What the data tells us – obesity rates will not decrease by only targeting soft drinks
Recent data shows overweight and obesity rates are not reducing. When we look at WHO Europe Health Behaviour in School-aged Children (HBSC) Surveys, we see that there has been a significant reduction in frequency of soft drinks consumption by children across all age groups. Between 2001 and 2018, the proportion of EU 11-year-olds who drank soft drinks daily decreased by 46%. In the same period, a 43% decrease in the number of EU 13-year-olds and 15-year-olds who consumed soft drinks every day was also reported.
Similarly, various national dietary intake data indicate considerable decreasing consumption rates of soft drinks containing added sugars by children in some markets, with Ireland and Spain reporting a decrease by 80% between 2003 and 2018 and by 40% between 1998 and 2012, respectively.
The other relevant fact that available data in Denmark, Germany, Ireland, Portugal and Slovenia indicates is that sugar-sweetened soft drinks are not the main contributor to the total sugars intake in these countries, with confectionery and dairy products ranking higher on the list.
All this demonstrates that obesity is a complex multifactorial issue requiring both a holistic approach and a coordinated, multi-stakeholder approach among European and national authorities, industry, the healthcare community and civil society to foster collective action to help consumers reduce their levels of added sugar intake.
It also shows how critical it is for EU decision-makers to consider all sources of added sugars, not only sugar-sweetened beverages, as well as different dietary patterns and habits in each country, when designing policy interventions.
The EU supportive measures that can make further sugar reduction efforts work
While we are doing our part, it is key that EU authorities, national governments and other sectors provide policy cohesion and an enabling framework to scale up initiatives that will promote a healthier way of eating and drinking.
Low-calorie sweeteners, evaluated as safe by the European Food Safety Authority and authorised by the European Commission, are a key tool to enable us in reducing the sugar intake from our drinks while allowing consumers to enjoy the same level of sweetness.
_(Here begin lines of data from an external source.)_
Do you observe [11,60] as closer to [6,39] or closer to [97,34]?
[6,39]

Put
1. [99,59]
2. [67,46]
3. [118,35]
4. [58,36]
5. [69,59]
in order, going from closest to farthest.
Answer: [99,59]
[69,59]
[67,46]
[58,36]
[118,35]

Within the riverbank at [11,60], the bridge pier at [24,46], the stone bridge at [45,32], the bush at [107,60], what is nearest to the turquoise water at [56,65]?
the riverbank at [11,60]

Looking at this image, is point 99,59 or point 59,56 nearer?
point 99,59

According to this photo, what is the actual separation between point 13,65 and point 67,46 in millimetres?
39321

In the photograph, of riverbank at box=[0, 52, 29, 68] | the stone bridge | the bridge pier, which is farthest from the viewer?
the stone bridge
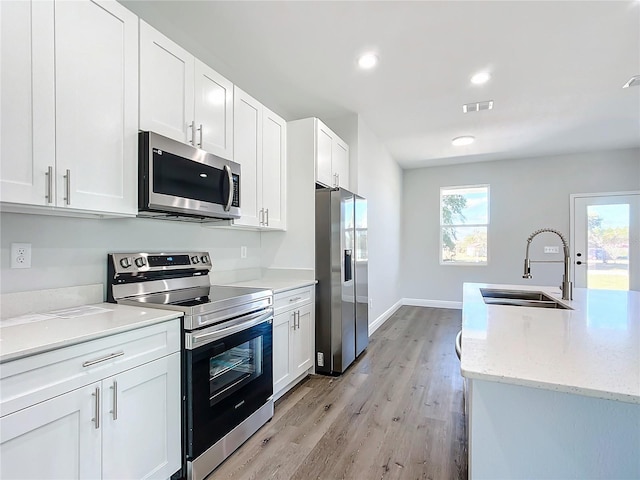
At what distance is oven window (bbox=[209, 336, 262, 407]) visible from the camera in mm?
1797

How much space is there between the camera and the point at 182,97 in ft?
6.51

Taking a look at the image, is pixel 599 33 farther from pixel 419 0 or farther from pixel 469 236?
pixel 469 236

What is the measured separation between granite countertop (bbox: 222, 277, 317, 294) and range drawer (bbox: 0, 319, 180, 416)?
1019 mm

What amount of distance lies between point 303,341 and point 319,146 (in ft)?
5.87

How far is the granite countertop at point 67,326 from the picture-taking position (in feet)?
3.56

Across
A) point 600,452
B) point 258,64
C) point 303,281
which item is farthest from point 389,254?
point 600,452

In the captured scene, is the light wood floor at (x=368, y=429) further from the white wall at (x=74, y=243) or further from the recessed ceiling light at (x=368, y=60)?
the recessed ceiling light at (x=368, y=60)

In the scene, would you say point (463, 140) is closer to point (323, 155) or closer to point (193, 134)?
point (323, 155)

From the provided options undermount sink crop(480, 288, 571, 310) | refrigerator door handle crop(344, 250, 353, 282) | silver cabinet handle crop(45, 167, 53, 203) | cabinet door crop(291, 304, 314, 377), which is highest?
silver cabinet handle crop(45, 167, 53, 203)

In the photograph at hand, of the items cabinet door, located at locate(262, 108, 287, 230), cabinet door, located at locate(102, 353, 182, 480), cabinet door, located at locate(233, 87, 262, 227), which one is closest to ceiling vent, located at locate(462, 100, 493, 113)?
cabinet door, located at locate(262, 108, 287, 230)

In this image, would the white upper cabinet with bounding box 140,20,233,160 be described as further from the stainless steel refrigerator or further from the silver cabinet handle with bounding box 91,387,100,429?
the silver cabinet handle with bounding box 91,387,100,429

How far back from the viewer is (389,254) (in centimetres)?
541

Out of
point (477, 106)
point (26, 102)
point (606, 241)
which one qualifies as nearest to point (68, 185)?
point (26, 102)

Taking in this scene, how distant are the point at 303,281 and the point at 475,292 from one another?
1.38 metres
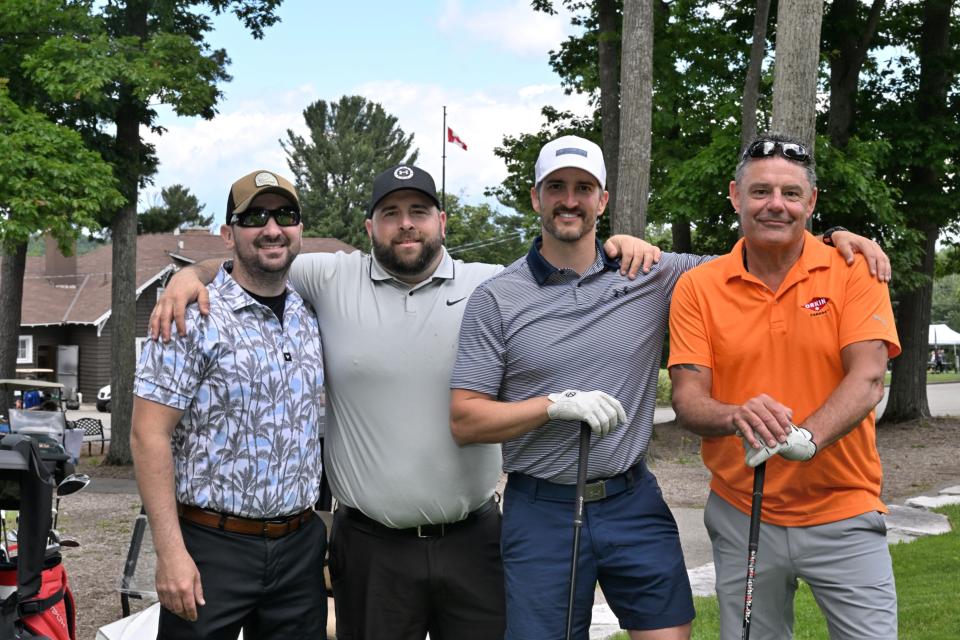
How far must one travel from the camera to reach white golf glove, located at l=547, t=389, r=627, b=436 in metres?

Consequently, European and national authorities need to continue to promote the safety and benefits of low-calorie sweeteners to enhance consumer confidence.
Considering voluntary approaches to sugar reduction, such as reformulation and portion size control, as an efficient alternative to regulation is also fundamental.
Improving the collection of up-to-date dietary data across Europe is of equally high importance to provide an accurate science-based analysis of what policy interventions are needed to address the rise in obesity and overweight.
As drink manufacturers, we have also helped consumers make well-informed choices by providing easy-to-understand front-of-pack nutritional information on the composition of our drinks for many years. To continue to display clear and transparent nutritional information that is aligned with existing EU legislation, such as the EU Nutrition and Health Claims Regulation, we need EU and national regulators to ensure that any EU-wide front-of-pack nutrition labelling scheme is informative and meaningful to consumers, helping them to choose lower sugar/calorie options, and also incentivises producers to reformulate.